Mais il semblait que j’eusse réservé toute ma sensibilité pour le 31. La date portait : « 31 mai, 11 heur. du soir. Sara non revenue ! Ma Sara perdue ! Et moi, au désespoir ! … » Je me recueillis d’abord quelques instants : un nuage de douleur et de larmes se formait… Mon cœur était serré, ma poitrine haletante… Mes yeux s’obscurcissent… mes larmes coulent, et je m’écrie :

« Depuis un an, mon malheur est complet ! Mon cœur, mon pauvre cœur avait cru trouver un asile ! Il s’y était jeté, pour ne le quitter jamais ! Il aimait, il adorait un objet… Ha ! Qu’il la trouvait aimable, cette fille qui l’a trompé ! C’est aujourd’hui l’anniversaire de l’anéantissement de mon cœur ! Aujourd’hui, aujourd’hui, malheureux ! tu ne le sentis plus que pour souffrir ! Et je pleurais, je fondais en larmes, le visage voilé d’une main, traçant quelquefois de l’autre sur la pierre l’excès de mes douleurs.

Avec quelle vivacité cet anniversaire me retraçait la trahison de Sara ! Je la sentais peut-être plus cruellement que je ne l’avais alors senti ; je ne pouvais que sangloter…
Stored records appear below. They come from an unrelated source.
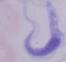
magnification = 1000x
identification = trypanosome
modality = photomicrograph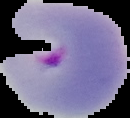
Summary:
  - Result: malaria parasites identified
  - Image size: 130×118 pixels
  - Preparation: thin blood film
  - Image type: cell region segmented out of the field of view; surrounding area masked to black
C’est en ce moment cruel que j’aperçus devant moi, sur le pont Marie, Sara, sa mère et Florimond. Un élan de tendresse involontaire, désavoué par ma raison, me porta vers l’ingrate. J’abordai la mère. J’en fus accueilli. Je ne lui parlai que de Sara ; je dis ce que je pensais ; je l’aimais, en cet instant (ceux qui connaissent le cœur humain n’en seront point étonnés, après ce que je venais d’éprouver). Cette femme parut charmée de ce que je lui disais ; encouragé par là, je sentis de la joie, de l’amour, de la tendresse… Mme Debée, adoucie par les dispositions que je montrais pour sa fille, me parlait avec affection.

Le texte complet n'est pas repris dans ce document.